Все эти сложные порядки были тягостны для людей. В своей повседневной жизни они старались ослабить жесткость традиции, пренебречь запретами браков в близких коленах. За неукоснительное исполнение правил ратовала католическая церковь (вышестоящие церковные власти, проводя «ревизии» в католических горных районах, имели право расторгнуть браки, которые, по их мнению, были заключены в нарушение правил) и социальная верхушка, богатеи, которым было выгодно подчинить своему влиянию трудовые массы (ведь к ним зачастую обращались как к посредникам в делах заключения брака, раздела имущества при дроблении сложных семей и тому подобных делах).
Круг брачных партнеров был ограничен для людей, состоявших в искусственном (фиктивном) родстве. Побратимство и посестримство воспринималось как подлинное родство, а браки между потомками побратимов (probatimë) разрешались, согласно традиции, начиная с определенного колена (побратимство, вызванное необходимостью укрепления связей между коллективами в целях всесторонней взаимопомощи, было весьма развито; зачастую им завершалось примирение кровников).
Другая форма искусственного родства — кумовство — kumbarija («кумбария»): свои родственные отношения исчисляют потомки семей, в одной из которых представитель другой выступал посаженым отцом на свадьбе или впервые подстригал волосы младенцу (очень древний обычай), или был крестным отцом на крестинах (у православных и католиков), или при конфирмации (у католиков). Чтобы излишне не затруднять выбор брачного партнера, в кумовья старались приглашать членов тех родов, с которыми все равно в браки не вступали.{524}
Еще один вид искусственного родства был известен православным албанцам: братьями и сестрами считались те, кого крестили в одной воде, налитой в купель.
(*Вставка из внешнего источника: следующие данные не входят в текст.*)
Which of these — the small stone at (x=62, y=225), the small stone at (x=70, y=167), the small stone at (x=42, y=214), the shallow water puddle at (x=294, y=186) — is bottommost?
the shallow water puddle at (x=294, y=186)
Запрещение браков между инаковерцами чуждо народной традиции, для которой родовые отношения были гораздо важнее. Оно было привито исключительно церковниками и усиливалось с течением времени, достигнув наибольшей силы во второй половине XIX в. Хотя стремление избежать налоговых тягот и поражения в гражданских правах и привело к массовой исламизации, однако очень многие албанские семьи становились криптохристианами: ислам принимали только мужчины, а их жены оставались христианками. Их сыновья тоже женились на христианках, тем более что коран не запрещает брак мусульманина с христианкой или иудейкой. Так дело шло веками вплоть до середины XX в. Запрещение христианам вступать в браки с инаковерцами знаменовало яростную борьбу христианской церкви с мечетью за земельные и прочие имущественные владения, за работавшую на них паству. Особенно энергичные меры принимали католические клирики.